Actually, a 10x48 can't very well have a 48" bed because the headstock and tailstock would each have to be 0" wide.  Or to put it another way, a 48" bed is 48" from end to end of the ways.  "10x48" means (in the US) 10" dia. swing over the ways and around 48" between the tips of dead centers in the spindle and the tailstock with the tailstock at the right end of the ways and the ram fully retracted.  I'm not familiar enough with the Clausing 10" lathes so I'll use an Atlas example.  All of the Atlas 9X36, 10x36 and 12x36 lathes have 54" beds.  So if the 4900 headstock and tailstock were by chance the same width as those on an Atlas, if the machine is rated 10X48 it would have to have a 66" long bed (5'-6").

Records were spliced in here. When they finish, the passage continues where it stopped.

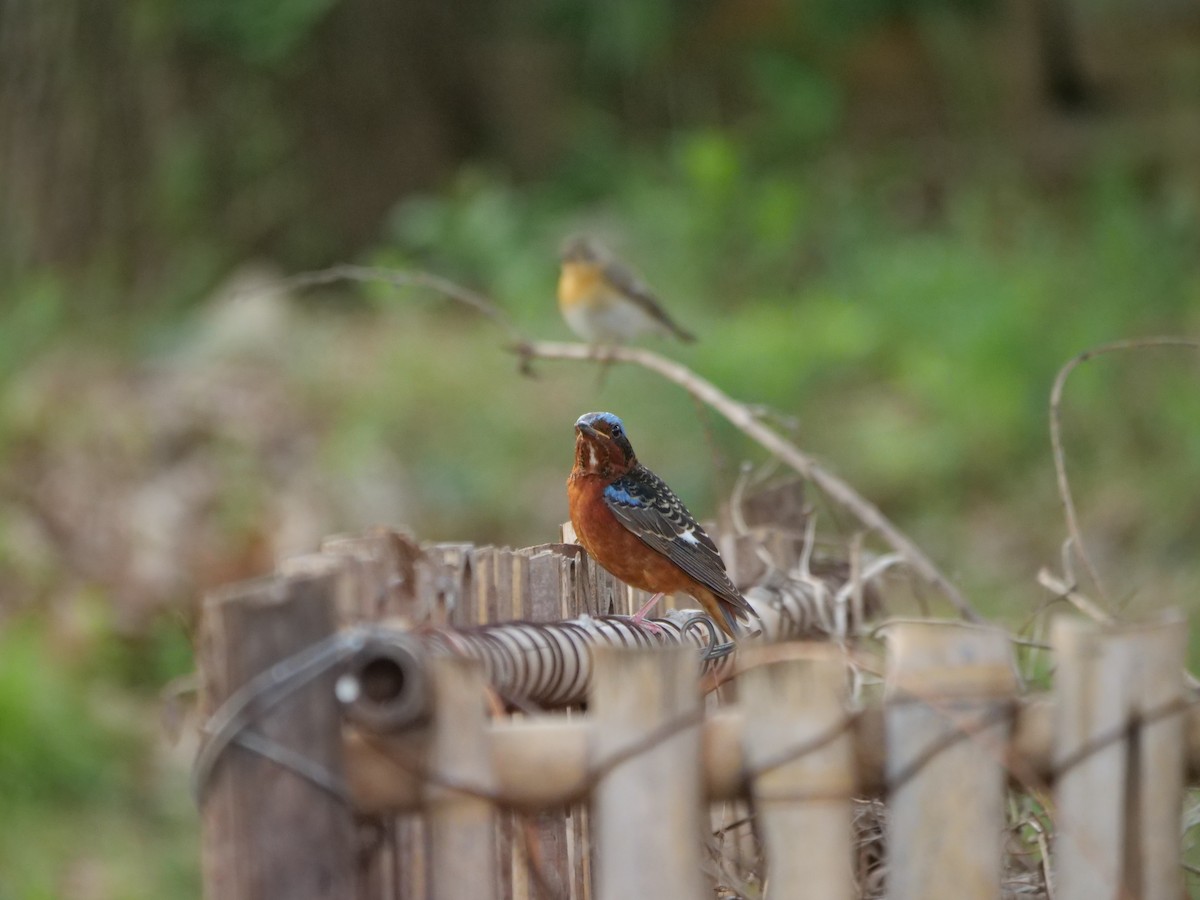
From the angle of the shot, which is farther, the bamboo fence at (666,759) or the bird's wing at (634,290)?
the bird's wing at (634,290)

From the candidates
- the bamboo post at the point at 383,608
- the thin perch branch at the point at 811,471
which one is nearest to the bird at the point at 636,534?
the thin perch branch at the point at 811,471

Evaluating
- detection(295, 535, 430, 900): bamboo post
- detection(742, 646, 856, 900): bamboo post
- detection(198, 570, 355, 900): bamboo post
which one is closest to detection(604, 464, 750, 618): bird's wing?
detection(295, 535, 430, 900): bamboo post

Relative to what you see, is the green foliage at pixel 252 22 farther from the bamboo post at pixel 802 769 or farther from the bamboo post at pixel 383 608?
the bamboo post at pixel 802 769

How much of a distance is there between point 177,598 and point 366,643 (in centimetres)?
533

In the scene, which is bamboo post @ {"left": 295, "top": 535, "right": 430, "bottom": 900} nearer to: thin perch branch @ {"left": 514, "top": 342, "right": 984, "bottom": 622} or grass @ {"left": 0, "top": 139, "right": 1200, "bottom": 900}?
thin perch branch @ {"left": 514, "top": 342, "right": 984, "bottom": 622}

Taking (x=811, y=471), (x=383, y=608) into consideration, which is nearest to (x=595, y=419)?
(x=811, y=471)

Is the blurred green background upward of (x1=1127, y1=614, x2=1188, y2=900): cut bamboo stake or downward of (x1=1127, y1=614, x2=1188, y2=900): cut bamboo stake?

Out of curiosity (to judge how likely the one 4900 manual in our Downloads section might be useful to a random owner), what is the serial number of your machine?  

Robert D.


----------



## echesak (Feb 21, 2014)

Hi Robert, 

No that's my mistake.  The bed is ~48", but the lathe is actually a 10x36.  This is also what the Clausing Brochure indicates.  10x 48 was my mistake.

Thanks, 

Eric


----------



## wa5cab (Feb 22, 2014)

OK.  I was afraid that the one manual we have might not cover many of the 4900 Series, as it only shows 24" and 36" between centers.

Robert D.


----------